I do not know about arin but ripe changed it's policy so you only have
to say "pretty please" to receive your allocation. It better that way
anyway.
Thomas Mangin
On 14 Aug 2009, at 16:17, Jeroen Massar <[email protected]> wrote:
Chris Gotstein wrote:
We are a small ISP that is in the process of setting up IPv6 on our
network. We already have the ARIN allocation and i have a couple
routers and servers running dual stack. Wondering if someone out
there
would be willing to give me a few pointers on setting up my
addressing
scheme?
Strange, I recall that you had to submit one when requesting address
space from ARIN. Why don't you use that one?
I've been mulling over how to do it, and i think i'm making it
more complicated than it needs to be. You can hit me offlist if you
wish to help. Thanks.
It all depends on your network and how you want to set it up, but for
the sake of internal aggregation:
* Determine the expected amount of IPv6 customers at a certain
location for the next X years, making X > 2 (though 10 is probably a
better idea, just in case, if don't want to do it again ;) )
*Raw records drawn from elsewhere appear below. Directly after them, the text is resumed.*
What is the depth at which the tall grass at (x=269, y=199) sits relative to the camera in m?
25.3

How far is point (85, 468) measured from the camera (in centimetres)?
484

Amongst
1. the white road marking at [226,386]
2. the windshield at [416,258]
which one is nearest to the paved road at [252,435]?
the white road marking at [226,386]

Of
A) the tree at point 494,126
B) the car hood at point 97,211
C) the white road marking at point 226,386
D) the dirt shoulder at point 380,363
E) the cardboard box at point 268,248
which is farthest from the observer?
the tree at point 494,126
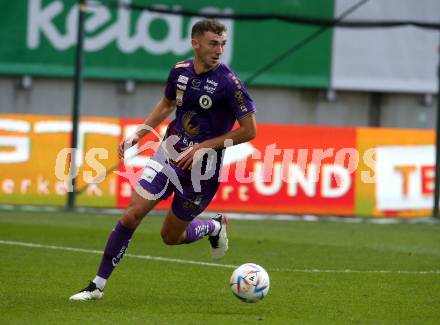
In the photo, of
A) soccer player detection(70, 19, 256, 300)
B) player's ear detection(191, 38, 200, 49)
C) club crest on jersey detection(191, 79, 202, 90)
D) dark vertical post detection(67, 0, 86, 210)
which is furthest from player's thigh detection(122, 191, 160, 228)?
dark vertical post detection(67, 0, 86, 210)

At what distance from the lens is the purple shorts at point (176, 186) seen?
9.77 metres

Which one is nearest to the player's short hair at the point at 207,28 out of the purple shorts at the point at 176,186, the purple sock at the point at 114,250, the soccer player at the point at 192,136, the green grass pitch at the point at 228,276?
the soccer player at the point at 192,136

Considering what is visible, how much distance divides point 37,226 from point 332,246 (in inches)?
160

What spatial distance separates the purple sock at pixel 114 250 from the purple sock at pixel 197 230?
3.42 feet

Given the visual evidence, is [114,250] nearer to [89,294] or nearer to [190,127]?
[89,294]

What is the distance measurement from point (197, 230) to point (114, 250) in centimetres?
130

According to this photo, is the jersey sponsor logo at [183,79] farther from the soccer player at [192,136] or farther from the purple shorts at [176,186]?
the purple shorts at [176,186]

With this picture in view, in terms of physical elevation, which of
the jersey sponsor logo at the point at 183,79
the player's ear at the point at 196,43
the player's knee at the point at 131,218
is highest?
the player's ear at the point at 196,43

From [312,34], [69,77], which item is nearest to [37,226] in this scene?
[69,77]

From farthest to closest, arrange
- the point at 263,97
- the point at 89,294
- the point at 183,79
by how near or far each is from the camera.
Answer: the point at 263,97 < the point at 183,79 < the point at 89,294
* Take that number round it up to a power of 2
* Every customer gets a /48, you know the number, which is a power of
2, thus root it, and you know how many bits you need at that site
eg expect 200 customers, round to power of 2 thus 256, which is 2^8,
thus you will need a /48 + 8 bits = /40 at that location.
You now know how much address space you need at that location for the
next X years.
Repeat that for all your locations / routing areas, basically the PoPs
or termination points of your customers; or if you are really big do
that per city/town/suburb. Keep enough space (the rounding helps there
quite a bit, especially with numbers like 50k customers ;)
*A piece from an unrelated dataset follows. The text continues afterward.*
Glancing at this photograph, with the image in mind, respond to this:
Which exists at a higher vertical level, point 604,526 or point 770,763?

Now you have an overview of what you expect to be allocating at each
and
every site. To add a little growth/future proof and to make live easy,
you could either opt at this stage to round everything off to 'nice'
numbers, eg only use /40's or /36's per PoP. Thus making everything
the
same, or doing things like grouping smaller PoPs together.
Then when you have done that, take those blocks, and try to squeeze
them
a bit together. You should now have arrived to the address plan that
you
originally submitted to ARIN.
Fill those blocks into a nice database, roll a PHP/shell/perl/whatever
script to spit out your router configuration and presto: you are done.